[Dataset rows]
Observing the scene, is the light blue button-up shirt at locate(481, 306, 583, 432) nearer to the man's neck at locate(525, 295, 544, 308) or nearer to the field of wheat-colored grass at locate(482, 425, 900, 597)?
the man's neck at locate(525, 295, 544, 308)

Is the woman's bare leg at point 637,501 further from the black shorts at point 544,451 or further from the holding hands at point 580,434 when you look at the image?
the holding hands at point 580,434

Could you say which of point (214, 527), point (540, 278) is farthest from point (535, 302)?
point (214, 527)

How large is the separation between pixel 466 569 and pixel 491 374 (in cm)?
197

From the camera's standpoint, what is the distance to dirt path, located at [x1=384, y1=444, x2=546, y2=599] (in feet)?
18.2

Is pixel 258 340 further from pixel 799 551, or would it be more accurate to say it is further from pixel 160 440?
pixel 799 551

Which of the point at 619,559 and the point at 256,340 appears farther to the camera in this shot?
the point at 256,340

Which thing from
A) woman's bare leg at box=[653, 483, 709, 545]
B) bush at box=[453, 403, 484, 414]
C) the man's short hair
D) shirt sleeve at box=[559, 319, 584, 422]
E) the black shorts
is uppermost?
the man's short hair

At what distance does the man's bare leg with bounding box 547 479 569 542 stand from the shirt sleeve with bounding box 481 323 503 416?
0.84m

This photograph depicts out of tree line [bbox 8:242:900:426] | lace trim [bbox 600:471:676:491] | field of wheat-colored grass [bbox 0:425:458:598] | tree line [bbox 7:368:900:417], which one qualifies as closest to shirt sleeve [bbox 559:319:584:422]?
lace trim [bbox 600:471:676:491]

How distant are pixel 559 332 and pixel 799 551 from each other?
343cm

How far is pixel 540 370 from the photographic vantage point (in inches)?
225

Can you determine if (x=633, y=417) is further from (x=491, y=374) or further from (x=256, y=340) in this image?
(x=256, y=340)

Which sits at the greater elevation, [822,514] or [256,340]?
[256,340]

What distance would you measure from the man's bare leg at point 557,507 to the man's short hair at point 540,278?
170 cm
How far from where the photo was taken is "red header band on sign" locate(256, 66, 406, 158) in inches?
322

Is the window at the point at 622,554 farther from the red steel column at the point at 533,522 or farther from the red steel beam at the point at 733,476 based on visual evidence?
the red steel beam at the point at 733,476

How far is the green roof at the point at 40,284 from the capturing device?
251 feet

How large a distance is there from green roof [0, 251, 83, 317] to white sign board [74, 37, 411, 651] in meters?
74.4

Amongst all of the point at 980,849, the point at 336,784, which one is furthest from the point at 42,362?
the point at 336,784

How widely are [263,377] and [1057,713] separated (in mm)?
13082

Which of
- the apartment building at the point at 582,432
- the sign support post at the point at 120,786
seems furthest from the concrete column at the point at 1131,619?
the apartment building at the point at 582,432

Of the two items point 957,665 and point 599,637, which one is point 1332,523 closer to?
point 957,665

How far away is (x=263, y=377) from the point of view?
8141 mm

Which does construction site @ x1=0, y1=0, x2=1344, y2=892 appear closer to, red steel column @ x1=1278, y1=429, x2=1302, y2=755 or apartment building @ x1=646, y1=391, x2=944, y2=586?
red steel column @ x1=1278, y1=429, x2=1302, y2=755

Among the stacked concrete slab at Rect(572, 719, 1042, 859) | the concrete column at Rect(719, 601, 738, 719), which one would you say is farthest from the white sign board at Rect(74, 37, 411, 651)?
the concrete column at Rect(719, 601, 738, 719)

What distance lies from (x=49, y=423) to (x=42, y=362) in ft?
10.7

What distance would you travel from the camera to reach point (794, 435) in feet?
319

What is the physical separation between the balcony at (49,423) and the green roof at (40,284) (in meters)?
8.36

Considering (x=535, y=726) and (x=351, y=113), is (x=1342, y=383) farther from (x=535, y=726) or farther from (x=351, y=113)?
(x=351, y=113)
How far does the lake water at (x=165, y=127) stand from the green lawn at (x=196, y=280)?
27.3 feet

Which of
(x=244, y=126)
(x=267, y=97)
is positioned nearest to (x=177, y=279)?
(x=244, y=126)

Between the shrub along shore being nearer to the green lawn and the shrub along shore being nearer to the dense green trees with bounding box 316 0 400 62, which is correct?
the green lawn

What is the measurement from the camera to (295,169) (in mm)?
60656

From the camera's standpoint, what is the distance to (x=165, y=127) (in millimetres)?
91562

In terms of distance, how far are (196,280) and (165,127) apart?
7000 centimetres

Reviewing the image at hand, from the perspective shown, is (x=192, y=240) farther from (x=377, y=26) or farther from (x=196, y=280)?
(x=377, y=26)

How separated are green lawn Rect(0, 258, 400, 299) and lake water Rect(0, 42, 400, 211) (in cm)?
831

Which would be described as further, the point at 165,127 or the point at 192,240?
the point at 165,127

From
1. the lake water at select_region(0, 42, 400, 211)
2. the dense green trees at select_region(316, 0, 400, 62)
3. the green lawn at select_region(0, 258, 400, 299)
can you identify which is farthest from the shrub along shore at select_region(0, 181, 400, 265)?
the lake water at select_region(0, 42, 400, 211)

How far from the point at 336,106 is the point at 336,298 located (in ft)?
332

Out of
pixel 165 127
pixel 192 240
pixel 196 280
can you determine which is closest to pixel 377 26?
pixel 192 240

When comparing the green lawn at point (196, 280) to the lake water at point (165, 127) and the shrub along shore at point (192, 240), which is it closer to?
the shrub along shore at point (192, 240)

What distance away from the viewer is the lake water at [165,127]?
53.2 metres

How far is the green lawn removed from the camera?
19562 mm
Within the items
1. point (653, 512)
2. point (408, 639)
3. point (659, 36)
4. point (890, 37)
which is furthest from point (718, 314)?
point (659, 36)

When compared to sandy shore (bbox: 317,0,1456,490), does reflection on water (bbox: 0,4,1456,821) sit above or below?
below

TASK OBJECTIVE
Your task is to return the full listing exactly as it was given.

ANSWER TO THE EXERCISE
Observing the scene, is the light blue button-up shirt at locate(481, 306, 583, 432) nearer to the man's neck at locate(525, 295, 544, 308) or nearer to the field of wheat-colored grass at locate(482, 425, 900, 597)?
the man's neck at locate(525, 295, 544, 308)

Is the woman's bare leg at point 637,501 further from the black shorts at point 544,451 or further from the holding hands at point 580,434 when you look at the image?
the holding hands at point 580,434

Could you say which of point (214, 527), point (540, 278) is farthest from point (535, 302)?
point (214, 527)

How large is the separation between pixel 466 569 and pixel 491 374 (in cm)?
197

From the camera's standpoint, what is the distance to dirt path, located at [x1=384, y1=444, x2=546, y2=599] (in feet)?
18.2

Is pixel 258 340 further from pixel 799 551, or would it be more accurate to say it is further from pixel 160 440?
pixel 799 551

Which of the point at 619,559 and the point at 256,340 appears farther to the camera in this shot?
the point at 256,340

Which thing from
A) woman's bare leg at box=[653, 483, 709, 545]
B) bush at box=[453, 403, 484, 414]
C) the man's short hair
D) shirt sleeve at box=[559, 319, 584, 422]
E) the black shorts
is uppermost?
the man's short hair

At what distance does the man's bare leg with bounding box 547 479 569 542 stand from the shirt sleeve with bounding box 481 323 503 416?
0.84m

This photograph depicts out of tree line [bbox 8:242:900:426] | lace trim [bbox 600:471:676:491] | field of wheat-colored grass [bbox 0:425:458:598] | tree line [bbox 7:368:900:417], which one qualifies as closest to shirt sleeve [bbox 559:319:584:422]?
lace trim [bbox 600:471:676:491]

How distant are pixel 559 332 and pixel 799 551 from each other?
343cm

How far is pixel 540 370 from the photographic vantage point (in inches)?
225

Can you determine if (x=633, y=417) is further from (x=491, y=374) or further from (x=256, y=340) in this image?
(x=256, y=340)

Which sits at the greater elevation, [822,514] or [256,340]?
[256,340]

What distance would you measure from the man's bare leg at point 557,507 to the man's short hair at point 540,278?
170 cm
How far from where the photo was taken is "red header band on sign" locate(256, 66, 406, 158) in inches?
322

Is the window at the point at 622,554 farther from the red steel column at the point at 533,522 or farther from the red steel beam at the point at 733,476 based on visual evidence?
the red steel beam at the point at 733,476

How far is the green roof at the point at 40,284 from the capturing device?
251 feet

How large a distance is there from green roof [0, 251, 83, 317] to white sign board [74, 37, 411, 651] in meters?
74.4

Amongst all of the point at 980,849, the point at 336,784, which one is furthest from the point at 42,362?
the point at 336,784

How widely are [263,377] and [1057,713] separated (in mm)?
13082

Which of
- the apartment building at the point at 582,432
- the sign support post at the point at 120,786
seems furthest from the concrete column at the point at 1131,619?
the apartment building at the point at 582,432

Of the two items point 957,665 and point 599,637, which one is point 1332,523 closer to?
point 957,665

How far away is (x=263, y=377) from the point of view?
8141 mm

Which does construction site @ x1=0, y1=0, x2=1344, y2=892 appear closer to, red steel column @ x1=1278, y1=429, x2=1302, y2=755 or apartment building @ x1=646, y1=391, x2=944, y2=586?
red steel column @ x1=1278, y1=429, x2=1302, y2=755

Among the stacked concrete slab at Rect(572, 719, 1042, 859) | the concrete column at Rect(719, 601, 738, 719), which one would you say is farthest from the white sign board at Rect(74, 37, 411, 651)?
the concrete column at Rect(719, 601, 738, 719)

What distance lies from (x=49, y=423) to (x=42, y=362) in ft?
10.7

What distance would you travel from the camera to reach point (794, 435) in feet?
319

What is the physical separation between the balcony at (49,423) and the green roof at (40,284) (in meters)?
8.36

Considering (x=535, y=726) and (x=351, y=113), is (x=1342, y=383) farther from (x=535, y=726) or farther from (x=351, y=113)?
(x=351, y=113)
How far does the lake water at (x=165, y=127) stand from the green lawn at (x=196, y=280)?
27.3 feet

Which of
(x=244, y=126)
(x=267, y=97)
is positioned nearest to (x=177, y=279)?
(x=244, y=126)

Between the shrub along shore being nearer to the green lawn and the shrub along shore being nearer to the dense green trees with bounding box 316 0 400 62, which is correct?
the green lawn

What is the measurement from the camera to (295,169) (in mm)?
60656

From the camera's standpoint, what is the distance to (x=165, y=127) (in millimetres)?
91562

In terms of distance, how far are (196,280) and (165,127) apart?
7000 centimetres

Reviewing the image at hand, from the perspective shown, is (x=192, y=240) farther from (x=377, y=26) or farther from (x=196, y=280)?
(x=377, y=26)

How separated are green lawn Rect(0, 258, 400, 299) and lake water Rect(0, 42, 400, 211) (in cm)?
831

Which would be described as further, the point at 165,127 or the point at 192,240?
the point at 165,127

From
1. the lake water at select_region(0, 42, 400, 211)
2. the dense green trees at select_region(316, 0, 400, 62)
3. the green lawn at select_region(0, 258, 400, 299)
can you identify which is farthest from the shrub along shore at select_region(0, 181, 400, 265)?
the lake water at select_region(0, 42, 400, 211)

How far from the point at 336,106 is the point at 336,298 located (in ft)?
332

Out of
pixel 165 127
pixel 192 240
pixel 196 280
can you determine which is closest to pixel 377 26?
pixel 192 240

When comparing the green lawn at point (196, 280) to the lake water at point (165, 127) and the shrub along shore at point (192, 240), which is it closer to?
the shrub along shore at point (192, 240)

What distance away from the viewer is the lake water at [165,127]?
53.2 metres

How far is the green lawn removed from the camera?
19562 mm
Within the items
1. point (653, 512)
2. point (408, 639)
3. point (659, 36)
4. point (890, 37)
which is furthest from point (718, 314)?
point (659, 36)

When compared to sandy shore (bbox: 317,0,1456,490), does reflection on water (bbox: 0,4,1456,821) sit above or below?
below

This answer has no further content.